Load the corrected intensity table generated by QuantyFey's drift correction module and perform visual and statistical inspection to confirm drift artifacts have been removed. Compare corrected intensities against the original raw intensity table to verify that correction has not introduced spurious values or distorted the signal distribution. Check that intensity values remain within expected ranges for the analytes of interest and that the pattern of intensities across the sample sequence no longer exhibits systematic drift (e.g., monotonic increase or decrease over measurement time). Validate that internal standards or calibration reference peaks show stable intensities across the sequence, indicating effective drift compensation.
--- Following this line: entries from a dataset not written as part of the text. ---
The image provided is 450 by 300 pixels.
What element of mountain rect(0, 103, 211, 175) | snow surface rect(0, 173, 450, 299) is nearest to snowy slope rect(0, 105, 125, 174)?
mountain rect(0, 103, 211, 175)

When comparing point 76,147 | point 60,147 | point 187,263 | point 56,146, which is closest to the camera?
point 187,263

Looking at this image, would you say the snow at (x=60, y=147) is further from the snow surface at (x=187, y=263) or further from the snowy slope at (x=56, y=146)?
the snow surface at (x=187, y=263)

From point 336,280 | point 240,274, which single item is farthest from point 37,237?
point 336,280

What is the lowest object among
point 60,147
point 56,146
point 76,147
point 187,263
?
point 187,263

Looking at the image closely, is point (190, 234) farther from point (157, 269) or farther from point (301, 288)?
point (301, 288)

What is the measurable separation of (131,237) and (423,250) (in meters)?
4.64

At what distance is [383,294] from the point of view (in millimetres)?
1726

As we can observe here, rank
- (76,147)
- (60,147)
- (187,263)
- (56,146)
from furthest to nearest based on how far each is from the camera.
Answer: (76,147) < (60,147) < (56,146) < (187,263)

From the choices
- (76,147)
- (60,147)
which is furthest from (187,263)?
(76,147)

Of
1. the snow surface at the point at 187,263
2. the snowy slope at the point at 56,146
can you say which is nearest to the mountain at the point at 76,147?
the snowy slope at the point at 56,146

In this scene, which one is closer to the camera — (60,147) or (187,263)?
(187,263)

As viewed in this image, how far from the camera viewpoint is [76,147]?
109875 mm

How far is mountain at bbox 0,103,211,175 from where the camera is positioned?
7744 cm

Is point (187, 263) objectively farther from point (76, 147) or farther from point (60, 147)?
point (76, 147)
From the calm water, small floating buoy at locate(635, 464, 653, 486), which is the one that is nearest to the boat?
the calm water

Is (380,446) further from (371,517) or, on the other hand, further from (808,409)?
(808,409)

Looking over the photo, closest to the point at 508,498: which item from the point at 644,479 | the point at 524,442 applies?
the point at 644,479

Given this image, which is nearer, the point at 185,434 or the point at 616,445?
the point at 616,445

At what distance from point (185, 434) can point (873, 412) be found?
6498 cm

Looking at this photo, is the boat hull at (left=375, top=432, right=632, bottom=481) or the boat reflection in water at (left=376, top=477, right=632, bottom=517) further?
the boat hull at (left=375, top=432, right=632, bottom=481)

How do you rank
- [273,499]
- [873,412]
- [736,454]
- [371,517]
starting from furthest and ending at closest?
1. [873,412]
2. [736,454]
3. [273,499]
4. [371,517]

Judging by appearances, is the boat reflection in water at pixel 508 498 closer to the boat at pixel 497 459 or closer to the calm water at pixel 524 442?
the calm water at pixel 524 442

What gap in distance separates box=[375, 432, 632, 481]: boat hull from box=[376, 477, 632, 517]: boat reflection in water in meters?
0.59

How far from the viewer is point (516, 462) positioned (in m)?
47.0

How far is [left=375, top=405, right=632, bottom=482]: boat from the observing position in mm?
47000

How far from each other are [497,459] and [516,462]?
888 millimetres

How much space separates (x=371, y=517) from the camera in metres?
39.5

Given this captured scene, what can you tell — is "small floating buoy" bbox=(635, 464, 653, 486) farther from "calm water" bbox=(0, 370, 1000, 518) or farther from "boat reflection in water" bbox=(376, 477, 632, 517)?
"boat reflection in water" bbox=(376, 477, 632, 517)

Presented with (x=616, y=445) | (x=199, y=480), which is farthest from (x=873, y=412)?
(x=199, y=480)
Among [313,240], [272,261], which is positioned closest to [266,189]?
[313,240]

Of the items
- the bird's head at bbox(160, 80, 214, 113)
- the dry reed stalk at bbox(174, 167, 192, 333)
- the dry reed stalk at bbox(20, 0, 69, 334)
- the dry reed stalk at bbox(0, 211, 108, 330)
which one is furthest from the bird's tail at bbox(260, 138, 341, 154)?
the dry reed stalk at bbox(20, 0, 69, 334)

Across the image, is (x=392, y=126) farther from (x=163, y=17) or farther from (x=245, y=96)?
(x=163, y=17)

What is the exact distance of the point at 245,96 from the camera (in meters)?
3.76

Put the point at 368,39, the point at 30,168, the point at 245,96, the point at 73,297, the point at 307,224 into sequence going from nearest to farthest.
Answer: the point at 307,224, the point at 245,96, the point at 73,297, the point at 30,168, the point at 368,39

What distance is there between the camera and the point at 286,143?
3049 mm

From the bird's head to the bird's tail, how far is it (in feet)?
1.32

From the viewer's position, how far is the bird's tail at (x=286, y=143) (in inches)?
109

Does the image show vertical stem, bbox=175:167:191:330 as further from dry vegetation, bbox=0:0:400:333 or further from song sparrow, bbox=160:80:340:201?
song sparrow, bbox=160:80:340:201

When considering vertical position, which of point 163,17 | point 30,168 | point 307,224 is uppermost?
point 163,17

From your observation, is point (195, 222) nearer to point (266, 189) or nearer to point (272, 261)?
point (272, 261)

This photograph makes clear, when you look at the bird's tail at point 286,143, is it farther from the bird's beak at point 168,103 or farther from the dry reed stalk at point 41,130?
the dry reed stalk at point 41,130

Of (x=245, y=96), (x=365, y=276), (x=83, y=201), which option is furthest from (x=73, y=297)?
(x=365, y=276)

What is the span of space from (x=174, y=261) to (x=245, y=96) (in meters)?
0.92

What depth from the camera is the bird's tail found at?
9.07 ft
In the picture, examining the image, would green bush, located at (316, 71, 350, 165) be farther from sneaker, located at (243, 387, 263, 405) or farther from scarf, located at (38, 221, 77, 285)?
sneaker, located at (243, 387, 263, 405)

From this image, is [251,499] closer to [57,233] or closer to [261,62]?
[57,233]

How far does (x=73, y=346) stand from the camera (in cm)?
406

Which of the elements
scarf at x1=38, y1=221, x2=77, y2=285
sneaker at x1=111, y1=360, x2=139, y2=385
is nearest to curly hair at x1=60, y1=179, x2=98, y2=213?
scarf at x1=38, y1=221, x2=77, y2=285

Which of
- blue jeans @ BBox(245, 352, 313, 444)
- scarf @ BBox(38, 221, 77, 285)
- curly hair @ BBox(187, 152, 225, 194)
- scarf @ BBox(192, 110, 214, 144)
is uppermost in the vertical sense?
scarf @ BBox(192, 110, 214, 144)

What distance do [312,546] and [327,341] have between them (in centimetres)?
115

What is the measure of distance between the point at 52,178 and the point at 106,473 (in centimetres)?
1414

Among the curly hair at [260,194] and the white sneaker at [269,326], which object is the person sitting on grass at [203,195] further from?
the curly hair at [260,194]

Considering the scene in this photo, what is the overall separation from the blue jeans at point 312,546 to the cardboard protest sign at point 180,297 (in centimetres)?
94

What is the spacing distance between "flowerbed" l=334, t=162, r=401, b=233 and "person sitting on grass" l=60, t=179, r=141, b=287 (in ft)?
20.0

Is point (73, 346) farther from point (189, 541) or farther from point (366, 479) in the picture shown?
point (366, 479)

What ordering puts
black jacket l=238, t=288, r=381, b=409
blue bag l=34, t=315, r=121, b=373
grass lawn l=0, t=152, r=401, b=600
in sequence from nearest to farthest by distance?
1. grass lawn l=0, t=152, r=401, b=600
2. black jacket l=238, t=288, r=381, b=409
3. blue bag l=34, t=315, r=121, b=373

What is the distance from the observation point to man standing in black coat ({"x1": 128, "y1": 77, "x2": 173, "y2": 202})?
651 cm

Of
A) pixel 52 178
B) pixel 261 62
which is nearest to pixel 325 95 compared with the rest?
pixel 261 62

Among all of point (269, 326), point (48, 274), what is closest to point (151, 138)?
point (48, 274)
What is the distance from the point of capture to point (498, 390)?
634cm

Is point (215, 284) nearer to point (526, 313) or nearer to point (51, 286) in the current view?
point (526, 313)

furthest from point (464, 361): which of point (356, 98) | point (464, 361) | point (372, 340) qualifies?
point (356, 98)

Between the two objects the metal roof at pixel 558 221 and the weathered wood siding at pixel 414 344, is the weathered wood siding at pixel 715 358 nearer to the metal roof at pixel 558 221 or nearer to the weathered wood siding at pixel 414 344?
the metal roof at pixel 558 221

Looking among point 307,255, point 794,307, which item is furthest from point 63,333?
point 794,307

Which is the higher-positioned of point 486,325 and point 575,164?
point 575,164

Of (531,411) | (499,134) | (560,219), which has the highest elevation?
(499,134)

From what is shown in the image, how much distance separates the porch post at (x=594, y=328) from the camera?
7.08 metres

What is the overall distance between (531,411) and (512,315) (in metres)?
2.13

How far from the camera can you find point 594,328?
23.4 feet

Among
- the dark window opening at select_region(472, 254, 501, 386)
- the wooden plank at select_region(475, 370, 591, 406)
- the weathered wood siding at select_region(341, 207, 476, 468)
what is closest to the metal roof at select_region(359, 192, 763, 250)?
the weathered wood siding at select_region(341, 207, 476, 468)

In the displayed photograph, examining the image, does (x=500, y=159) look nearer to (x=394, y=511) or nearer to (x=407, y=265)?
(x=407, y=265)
Confirm that the corrected table maintains the original number of detected features and samples, and that no data have been lost during the correction process.

## Related tools

- **QuantyFey** (Shiny application that performs intensity drift correction and generates the corrected intensity table to be validated) — https://github.com/CDLMarkus/QuantyFey

## Evaluation signals

- Corrected intensity table shows no systematic trend (monotonic drift) when intensities are plotted against measurement order or sample sequence position.
- Internal standard or calibration reference peak intensities are stable across the sample sequence with reduced coefficient of variation compared to the raw table.
- Comparison of raw vs. corrected intensity distributions shows that correction has reduced outliers consistent with drift artifacts without introducing new anomalies.
- Data integrity checks pass: no missing values introduced, sample count and feature count match the input table, and intensity values fall within biochemically plausible ranges for the analyte class.
- If multiple correction strategies were applied, the selected corrected table shows the best visual alignment between observed and expected intensity patterns based on the bracketing or regression model used.

## Limitations

- QuantyFey is compatible with Windows operating systems only for the standalone version; validation must be performed on compatible systems or via the Apptainer version for Linux/macOS.
- Validation relies on visual inspection and statistical metrics; no automated pass/fail threshold is provided by QuantyFey, so expert judgment is required to interpret correction quality.
- Correction effectiveness depends on the appropriateness of the chosen drift correction strategy (Internal Standard, statistical model, or bracketing method) for the specific measurement conditions; mismatched strategy selection may result in over- or under-correction that validation alone cannot fully detect.
- The README notes no changelog is available, limiting traceability of changes to validation methods or correction algorithms across software versions.

## Evidence

- [other] QuantyFey offers multiple correction strategies as a mechanism to address intensity drifts in mass spectrometry datasets and ensure accurate quantification.: "QuantyFey offers multiple correction strategies as a mechanism to address intensity drifts in mass spectrometry datasets and ensure accurate quantification."
- [other] Generate corrected intensity table with drift artifacts removed. Export corrected intensity data in standard MS quantification format.: "Generate corrected intensity table with drift artifacts removed. Export corrected intensity data in standard MS quantification format."
- [intro] It is specifically designed to address intensity drifts in datasets, offering multiple correction strategies to ensure accurate quantification.: "It is specifically designed to address intensity drifts in datasets, offering multiple correction strategies to ensure accurate quantification."
- [readme] Especially when Intensity Drift is observed during the Measurement, the app provides the user with tools to effectively handle these drift.: "Especially when Intensity Drift is observed during the Measurement, the app provides the user with tools to effectively handle these drift."